LES MEMES plus GERTRUDE sortant de sa villa.
GERTRUDE (à JEANNINE, avec gravité)
Dites-moi, votre frère est-il de retour?
JEANNINE (de mauvaise grâce, tout en se dirigeant vers chez elle)
Oui, Madame.
GERTRUDE (même jeu)
Monsieur Evariste est sans doute de retour, lui aussi ?
JEANNINE (même jeu)
Oui, Madame.
GERTRUDE
Savez-vous où est Monsieur Evariste?
JEANNINE (avec humeur)
Je n'en sais rien. Votre servante !
(Elle entre chez elle.)
GERTRUDE (à part)
Quelle amabilité ! (Haut.)
Crépin.
CREPIN
Madame?
(Il se lève.)
GERTRUDE
Savez-vous où se trouve Monsieur Evariste?
CREPIN
Non, Madame, franchement je ne le sais pas.
GERTRUDE
Rendez-moi le service d'aller voir s'il n'est pas à l'auberge.
CREPIN
J'y cours.(Il va à l'auberge.)
SUZANNE, (à mi-voix)
- Madame Gertrude…
GERTRUDE
Que voulez-vous?
SUZANNE
Un mot.
(Elle se lève.)
GERTRUDE
Vous savez quelque chose au sujet de Monsieur Evariste?
SUZANNE
Ah, Madame, j'en sais long. J'aurais de graves choses à vous dire.
GERTRUDE
Oh, ciel ! Moi aussi, il y a des choses qui m'inquiètent. J'ai vu des lettres qui m'ont surprise. Parlez, éclairez-moi, je vous en prie.
SUZANNE
Mais ici, en public?… On a affaire à des têtes sans cervelle… Si vous voulez que je vienne chez vous…
GERTRUDE
Je voudrais d'abord voir Monsieur Evariste.
SUZANNE
Ou si vous préférez venir chez moi.
GERTRUDE
J'aimerais mieux. Mais attendons Crépin.
SUZANNE
Le voici.
(CREPIN sort de l'auberge.)
GERTRUDE
Et alors?
CREPIN
Il n'est pas à l'auberge, Madame. On l'attendait pour dîner et il n'est pas venu.
GERTRUDE
Et pourtant il devrait être rentré de la chasse.
CREPIN
Oh, il est sûrement rentré.

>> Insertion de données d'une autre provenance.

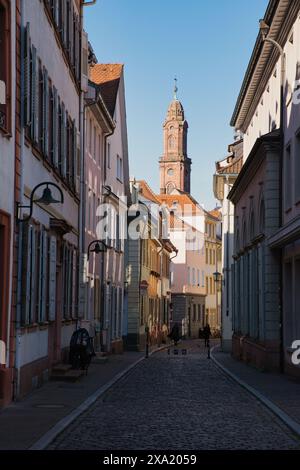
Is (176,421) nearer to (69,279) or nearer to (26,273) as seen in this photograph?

Je l'ai vu, moi-même.
GERTRUDE
Où peut-il bien être?
SUZANNE (regardant dans le café)
Il n'est pas au café.
CREPIN (regardant chez l'apothicaire)
Il n'est pas non plus chez l'apothicaire.
GERTRUDE
Allez voir un peu. Le village n'est pas très grand, allez voir si vous le trouvez.
CREPIN
Pour vous être agréable, j'y vais tout dé suite.
GERTRUDE (à CREPIN)
Si vous le trouvez, dites-lui qu'il faut que je lui parle et que je l'attends chez la mercière.
CREPIN
A vos ordres.
(Il s'éloigne.)
GERTRUDE (entrant chez SUZANNE)
Venez, je suis anxieuse de vous entendre.
SUZANNE
Oh oui, vous allez en apprendre de belles.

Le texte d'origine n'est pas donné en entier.